Carrie Bradshaw also wore a fag, Stanford Blatch, played by the recently deceased Willie Garson.
Of course, he was neither the first nor the last to embody a woman's best gay friend in fiction.
Not even the one with more prominence, that there is Will of
Will and Grace
.
But the drift of his character explains very well the fine line that separates the archetype from the cliché.
MORE INFORMATION
Actor Willie Garson, known for his role in 'Sex and the City', dies
Sex is back in New York
Stanford never stopped being a secondary to Carrie's service. His few plots were so commonplace - he dated Marcus, a Broadway dancer whom he left after discovering he had been a hustler - that in the end, in that second
Sex and the City movie
that we all wanted to forget, he ended up turned into a cartoon: she married Anthony,
Charlotte's
fag carry
, and her former nemesis, in a ceremony that even featured Liza Minelli.

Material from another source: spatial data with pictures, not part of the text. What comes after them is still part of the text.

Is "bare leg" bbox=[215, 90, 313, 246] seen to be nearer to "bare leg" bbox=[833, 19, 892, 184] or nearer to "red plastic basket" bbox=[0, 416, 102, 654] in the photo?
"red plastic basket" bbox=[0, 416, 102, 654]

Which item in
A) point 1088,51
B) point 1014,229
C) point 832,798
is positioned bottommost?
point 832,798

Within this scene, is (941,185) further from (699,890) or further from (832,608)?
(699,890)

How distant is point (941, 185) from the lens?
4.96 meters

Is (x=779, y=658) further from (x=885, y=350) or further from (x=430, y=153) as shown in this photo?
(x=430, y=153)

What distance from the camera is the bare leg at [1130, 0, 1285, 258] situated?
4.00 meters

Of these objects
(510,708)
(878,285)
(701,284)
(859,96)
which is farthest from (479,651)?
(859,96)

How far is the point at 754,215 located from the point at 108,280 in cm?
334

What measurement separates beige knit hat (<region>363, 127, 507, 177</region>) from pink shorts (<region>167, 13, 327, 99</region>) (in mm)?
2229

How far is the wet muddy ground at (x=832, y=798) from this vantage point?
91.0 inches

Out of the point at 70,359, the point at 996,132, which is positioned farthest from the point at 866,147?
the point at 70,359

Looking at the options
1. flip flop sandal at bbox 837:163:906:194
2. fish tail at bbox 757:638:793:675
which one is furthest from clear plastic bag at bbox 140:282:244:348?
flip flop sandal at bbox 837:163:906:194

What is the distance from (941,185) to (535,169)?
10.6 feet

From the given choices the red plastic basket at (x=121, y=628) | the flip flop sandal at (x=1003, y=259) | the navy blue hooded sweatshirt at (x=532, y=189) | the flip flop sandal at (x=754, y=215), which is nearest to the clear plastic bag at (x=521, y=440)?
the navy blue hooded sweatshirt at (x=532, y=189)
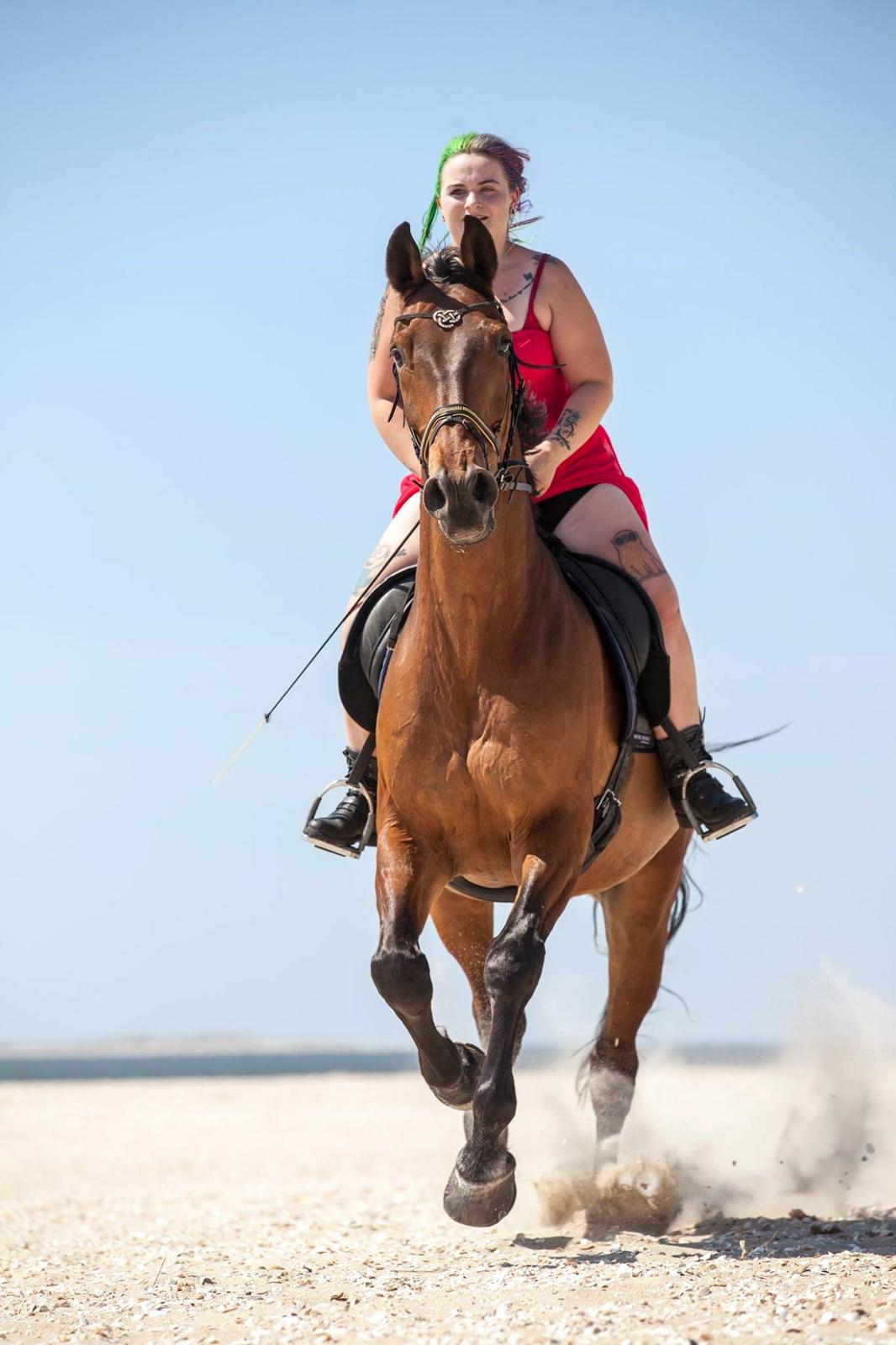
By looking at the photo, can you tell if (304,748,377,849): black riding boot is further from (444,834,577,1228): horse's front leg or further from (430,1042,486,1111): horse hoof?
(444,834,577,1228): horse's front leg

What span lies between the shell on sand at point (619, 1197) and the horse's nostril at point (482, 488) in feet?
14.1

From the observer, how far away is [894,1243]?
6.84 meters

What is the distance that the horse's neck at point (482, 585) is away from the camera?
614 cm

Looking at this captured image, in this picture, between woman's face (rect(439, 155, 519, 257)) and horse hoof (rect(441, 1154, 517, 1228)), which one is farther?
woman's face (rect(439, 155, 519, 257))

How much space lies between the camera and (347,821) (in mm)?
7359

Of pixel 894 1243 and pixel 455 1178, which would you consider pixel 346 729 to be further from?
pixel 894 1243

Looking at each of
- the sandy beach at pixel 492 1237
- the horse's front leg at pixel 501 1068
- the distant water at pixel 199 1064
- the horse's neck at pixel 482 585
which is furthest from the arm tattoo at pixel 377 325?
the distant water at pixel 199 1064

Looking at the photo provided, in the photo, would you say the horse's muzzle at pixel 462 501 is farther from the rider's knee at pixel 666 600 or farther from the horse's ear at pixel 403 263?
the rider's knee at pixel 666 600

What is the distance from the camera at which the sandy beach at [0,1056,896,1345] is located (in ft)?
16.7

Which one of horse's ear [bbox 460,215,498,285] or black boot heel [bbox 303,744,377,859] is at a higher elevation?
horse's ear [bbox 460,215,498,285]

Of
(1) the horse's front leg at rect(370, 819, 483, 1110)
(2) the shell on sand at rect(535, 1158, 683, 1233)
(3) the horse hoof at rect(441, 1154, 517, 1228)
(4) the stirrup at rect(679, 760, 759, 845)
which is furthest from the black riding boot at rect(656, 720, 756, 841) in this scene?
(3) the horse hoof at rect(441, 1154, 517, 1228)

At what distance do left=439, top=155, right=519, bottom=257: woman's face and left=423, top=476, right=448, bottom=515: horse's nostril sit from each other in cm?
231

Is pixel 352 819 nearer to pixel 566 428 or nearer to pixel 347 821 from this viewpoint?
pixel 347 821

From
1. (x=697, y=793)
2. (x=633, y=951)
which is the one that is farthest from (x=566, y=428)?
(x=633, y=951)
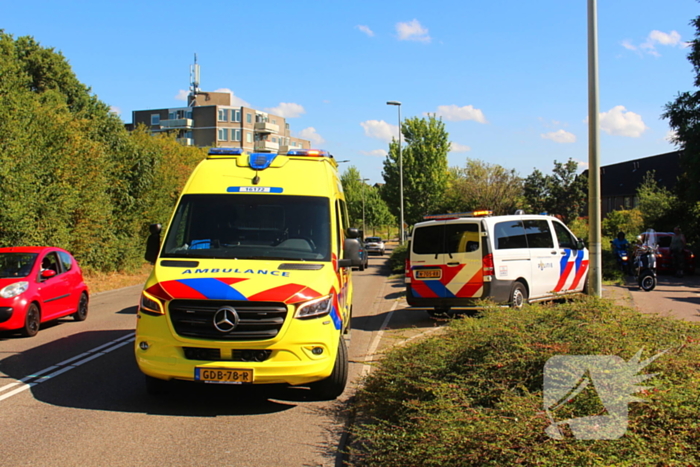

Garson has shot sequences for
And Just Like That…
, the sequel to
Sex and the City
that will be released in 2021, but we don't know more.
Today, when sexual diversity is almost imperative on TV, Stanford can seem like an antique.
It is not.
Not only does he beat many of the gay characters that come out of Ryan Murphy's empire by hand, but he is also a warning of something no one is safe from: how easy it is to end up becoming a parody when one plays to the secondary of his own history.